An old writer, one James Penrose of the middle ages, questions if Cleopatra applied the asp to her breast as is commonly supposed, because, as he remarks, “the veines are so very slender”.

“Petrus Victorius blames the painters who depict the Egyptian queen applying the asp to her breast, seeing it is manifest out of Plutarch in the life of Antonius, and out of Plinie likewise, that she applied it to her arme.”

“Zonares relates, that there appeared no signe of death upon her, save two blew spots on her arme.”

“Cæsar also in her statue, which he carryed in tryumph, applyed the asp to her arme; for in the armes there are great veines and arteries which doe quickly and in a straight way convey the venom to the heart, whereas in the papps the vessels are slender.”
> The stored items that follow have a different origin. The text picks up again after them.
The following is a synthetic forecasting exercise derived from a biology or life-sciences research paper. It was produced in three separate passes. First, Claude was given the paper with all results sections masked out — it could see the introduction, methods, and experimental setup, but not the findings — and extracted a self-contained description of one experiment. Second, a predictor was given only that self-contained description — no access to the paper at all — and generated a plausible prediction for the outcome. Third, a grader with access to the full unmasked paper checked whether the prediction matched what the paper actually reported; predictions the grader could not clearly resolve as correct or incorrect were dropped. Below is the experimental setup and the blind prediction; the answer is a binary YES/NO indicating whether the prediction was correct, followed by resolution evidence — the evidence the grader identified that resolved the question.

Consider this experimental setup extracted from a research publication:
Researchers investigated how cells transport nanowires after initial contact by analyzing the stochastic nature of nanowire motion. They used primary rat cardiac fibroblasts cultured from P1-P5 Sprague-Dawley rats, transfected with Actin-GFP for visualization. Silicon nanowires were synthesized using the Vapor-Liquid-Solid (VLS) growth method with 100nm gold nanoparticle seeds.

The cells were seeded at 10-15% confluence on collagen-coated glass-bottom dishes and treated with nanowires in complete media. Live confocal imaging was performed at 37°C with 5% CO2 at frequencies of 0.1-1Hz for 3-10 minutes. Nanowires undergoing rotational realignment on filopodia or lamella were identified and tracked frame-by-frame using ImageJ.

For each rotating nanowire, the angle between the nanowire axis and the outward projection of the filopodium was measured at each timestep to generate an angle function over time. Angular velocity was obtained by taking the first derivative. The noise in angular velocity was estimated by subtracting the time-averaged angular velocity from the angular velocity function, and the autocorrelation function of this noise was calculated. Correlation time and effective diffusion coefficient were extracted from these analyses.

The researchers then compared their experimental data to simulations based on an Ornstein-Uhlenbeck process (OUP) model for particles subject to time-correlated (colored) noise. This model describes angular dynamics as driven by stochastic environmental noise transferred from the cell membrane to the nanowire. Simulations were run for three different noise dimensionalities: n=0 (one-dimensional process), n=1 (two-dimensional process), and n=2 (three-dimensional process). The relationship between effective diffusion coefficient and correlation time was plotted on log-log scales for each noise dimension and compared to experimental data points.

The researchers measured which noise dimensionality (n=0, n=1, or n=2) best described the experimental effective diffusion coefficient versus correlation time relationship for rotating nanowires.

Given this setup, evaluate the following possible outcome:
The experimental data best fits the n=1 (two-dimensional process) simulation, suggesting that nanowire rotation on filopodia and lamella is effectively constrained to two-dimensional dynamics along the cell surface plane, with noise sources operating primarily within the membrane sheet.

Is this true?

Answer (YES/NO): NO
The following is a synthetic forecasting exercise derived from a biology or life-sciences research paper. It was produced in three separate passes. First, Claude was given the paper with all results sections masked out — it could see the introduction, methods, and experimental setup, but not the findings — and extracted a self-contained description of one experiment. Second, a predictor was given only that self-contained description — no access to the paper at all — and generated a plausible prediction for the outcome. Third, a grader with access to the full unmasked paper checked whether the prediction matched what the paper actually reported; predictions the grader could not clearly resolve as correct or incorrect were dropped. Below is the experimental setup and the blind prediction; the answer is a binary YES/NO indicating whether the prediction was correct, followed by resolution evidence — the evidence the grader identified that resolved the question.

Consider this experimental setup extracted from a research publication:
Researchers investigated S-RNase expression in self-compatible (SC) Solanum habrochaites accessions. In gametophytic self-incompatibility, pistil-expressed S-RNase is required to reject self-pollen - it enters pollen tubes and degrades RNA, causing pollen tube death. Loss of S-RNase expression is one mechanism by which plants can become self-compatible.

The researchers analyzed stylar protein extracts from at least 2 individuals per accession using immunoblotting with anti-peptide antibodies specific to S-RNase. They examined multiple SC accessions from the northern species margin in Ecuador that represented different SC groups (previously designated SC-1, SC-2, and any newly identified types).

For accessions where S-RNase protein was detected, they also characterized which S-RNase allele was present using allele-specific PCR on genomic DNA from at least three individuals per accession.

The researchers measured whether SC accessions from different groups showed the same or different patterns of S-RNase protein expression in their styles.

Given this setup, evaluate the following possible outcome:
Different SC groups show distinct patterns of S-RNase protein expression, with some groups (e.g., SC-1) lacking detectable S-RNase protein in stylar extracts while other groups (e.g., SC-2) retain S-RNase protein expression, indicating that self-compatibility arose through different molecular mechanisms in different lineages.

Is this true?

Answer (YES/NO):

Gesnerus gives a method used by the apothecaries for changing the colour of the hair which is somewhat singular. It is by means of one of the many waters of the philosophers, and is made as follows, in the language of the text: “Take a moule which serveth unto the dying or coloring of heares whyte, eyther of man or beast; let the moule be artely brought to powder with Brimstone, adde to it the juice of celandine which orderly be myxed, let to stande for certaine dayes, after dystill the whole according to taste. The virtue of this water is in such wise, that if a beast wholy blacke of heare shall be washed all over with this water, the heare shall in that time became so whyte as snowe.”

The aloe mentioned in the Bible, usually in connection with myrrh and frankincense, is not the same drug as that used in medicine to-day, and is even without its bitterness. It is the product of the Aquilaria Agallocha, a tree of large size growing in the Laos country and Assam. The wood is light in colour and inodorous, but under certain conditions a change takes place in it, and it becomes charged with a dark aromatic juice. It was formerly used as a spice in embalming, and is employed in China and the East as incense in the temples.

A curious little work, entitled The House Apothecary written by Dr. Gideon Harvey, physician-in-ordinary to his Majesty, and printed in 1670, affords a further interesting glimpse at pharmacy 200 years ago. It would appear that the apothecaries then, like some of their descendants of the present day, excited a considerable amount of jealousy among the physicians by prescribing in certain cases, and meddling generally “in matters which they did not understand”.